A website we’ve recently build using Freeway & WebYep has been indexed by Google. So far so good. But here’s the strange part; not only existing pages were indexed, also a secondary page that comes after the initial ‘index.php’ was indexed.
An url like this came up in Google’s results:
www.sitename.nl/index.php/test.php
The lay-out and structure of the page shown is identical to all other pages, however it looks blank because there is no css file linked to it. (there was actually a test.php file on the server)

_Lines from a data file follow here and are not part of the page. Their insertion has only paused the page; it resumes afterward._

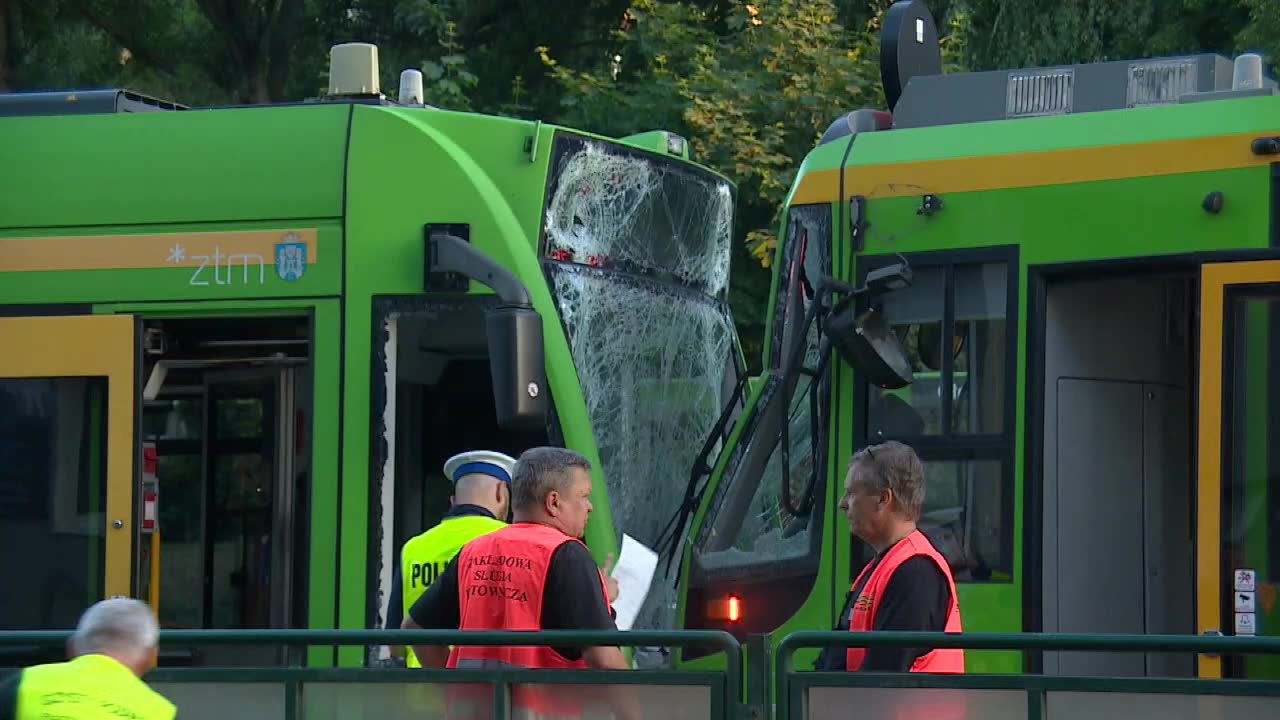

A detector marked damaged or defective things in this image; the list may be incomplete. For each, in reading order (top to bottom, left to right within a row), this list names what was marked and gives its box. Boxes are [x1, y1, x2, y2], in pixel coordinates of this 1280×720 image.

shattered windshield [540, 134, 740, 632]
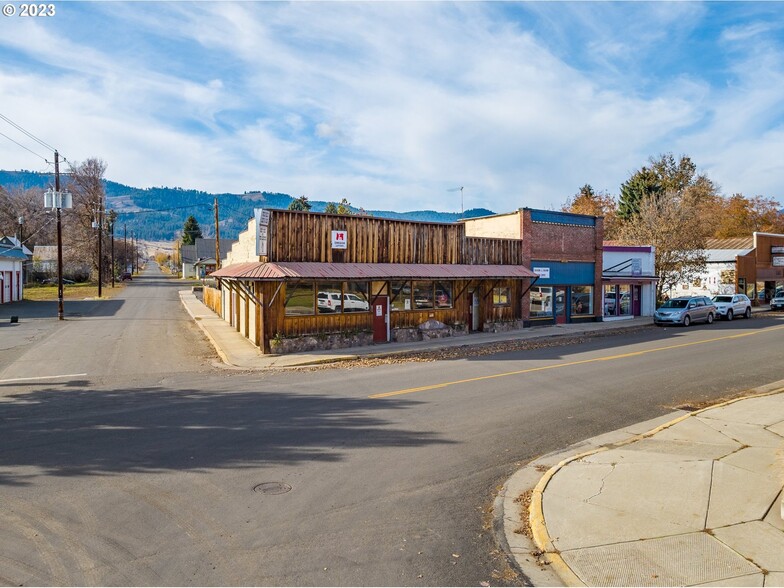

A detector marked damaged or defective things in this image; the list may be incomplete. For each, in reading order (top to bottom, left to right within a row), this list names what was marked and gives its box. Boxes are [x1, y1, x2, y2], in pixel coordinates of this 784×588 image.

rusty metal roof [211, 262, 536, 280]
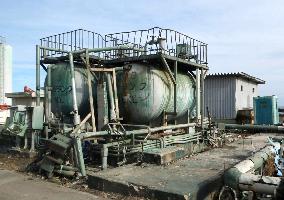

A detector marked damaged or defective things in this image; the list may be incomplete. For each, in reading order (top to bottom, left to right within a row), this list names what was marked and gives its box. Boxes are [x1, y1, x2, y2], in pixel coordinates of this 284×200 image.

rusty storage tank [46, 62, 95, 118]
rusty storage tank [117, 63, 195, 124]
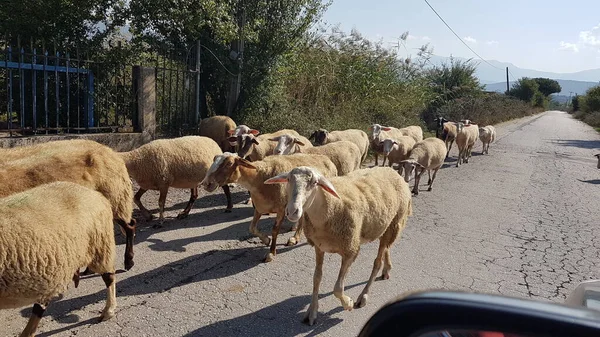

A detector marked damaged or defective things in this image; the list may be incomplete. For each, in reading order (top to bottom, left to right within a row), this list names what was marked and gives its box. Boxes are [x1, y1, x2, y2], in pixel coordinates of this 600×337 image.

cracked asphalt [1, 109, 600, 334]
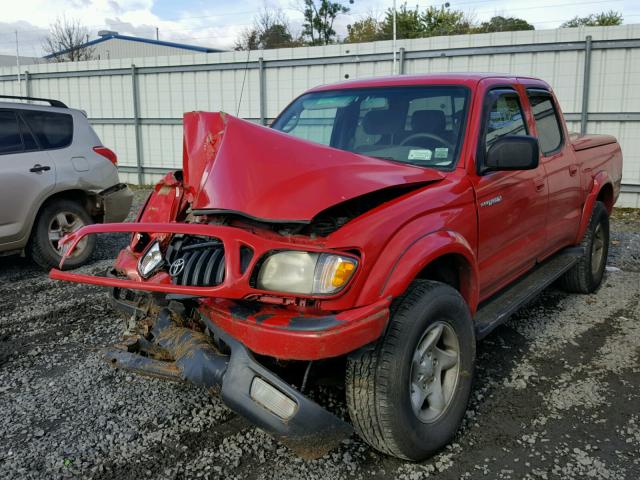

Furthermore I can change the name ‘test.php’ to anything I like, the same result will be shown. As a matter of fact, only the forward slash after .php is enough to show a blank page. Is this normal?
Does anybody know how this is possible, and more inportant, how can I stop Google from showing this secondary file called ‘/test.php’ after the initial ‘index.php’?
Sometime around 9/2/10 (at 07:24 -0500) rogier said:
As a matter of fact, only the forward slash after .php is enough to
show a blank page. Is this normal?
Well, putting a slash after a name means that the named thing isn’t a
page, it is a folder (or directory in geek-speak). This is odd. Do
you have any folders that are named as if they are pages? Although
that’s probably not the cause of this. Hmm.
Thanks Keith. There’s no folder with that name, it really is a page. Somehow Google managed to index a test file which is located somewhere on the server in a directory containing some php and perl stuff. Why it is being shown in the search results is a real mistery. We’ve used a script to redirect it to the homepage, so problem solved.
This is related to the danger of double content issue. Same thing happens in EE driven sites. A page like mysite.com/index.php/templategroup/template/article.php is an existing page.
But mysite.com/index.php/templategroup/template/ is not. Nevertheless Google ‘sees’ a page there just because EE eh well, just works the way it works. It just spits out ‘pages’ when a browser (or bot) asks for it. In my case I had as pagetitle the title of that template. So what happens was that the titletag showed all of the titles, and I got a comment of Google that the title-tag contained too many characters. Obviously.